Dan is Immolated in a Furnace

(A chapter of Akayama DanJay.)


The year is 2025.

Dan smiled. “Sheridanianism sure is comprehensible, with LuLu’s presenting it.” He turned off his smartphone during the anime’s end-credits. This year’s annotation-session lasted so long his window was letting in some sunrise. “Existence is often portrayed as a spinning disk, and that portrayal often holds up. Earth rotates to make day and night, and it orbits the sun to make the seasons. Electrons orbit an atom’s nucleus as standing waves, and the galaxy’s turns are the timepiece of the heavens. Lucille’s Wheel of life and death, Akayama’s high-dimensional donut—these are just more names for samsara, the cycle of reincarnation described in the Upanishads.

“The Sheridanian position is that samsara is just another name for the Wheel,” Virgil Blue clarified. “You just watched the Biggest Bird give me her library of books from the future, after all. I knew about it before anyone else did.”

Dan shut the manga. “This was the last volume of LuLu’s printed before the hiatus. Tatsu wrote a few more issues, and more episodes came from them, but there wasn’t enough to print a full volume.”

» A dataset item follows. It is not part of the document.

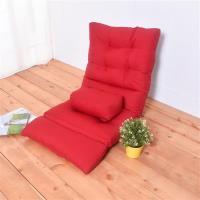 凱堡 慵懶風多功能和室椅(附小抱枕)-紅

“Correct.” Virgil Blue tucked the last volume up his sleeve. “That’s right.”

Dan waited for Virgil Blue to surprise him with something from this other sleeve. When he didn’t surprise him, Dan was surprised. “Don’t you have the next volume of LuLu’s in your books from the future?”

Virgil Blue laughed. He stood up leaning on his cane. “Let’s leave the last volume of LuLu’s for next year!”

The year is 2026.

On a cold, misty morning outside the white-walled monastery of Sheridan, beside a stone statue of a bird sheltering a man with its wings, Virgil Blue leaned on his cane and surveyed the coastline far below. The other two islands glittered in the sunrise, and the main island thrust a mountainous peak into the clouds, but these paltry sizes didn’t impress him anymore. The Mountain whose peak pierced the Heavens waited in the next eternity.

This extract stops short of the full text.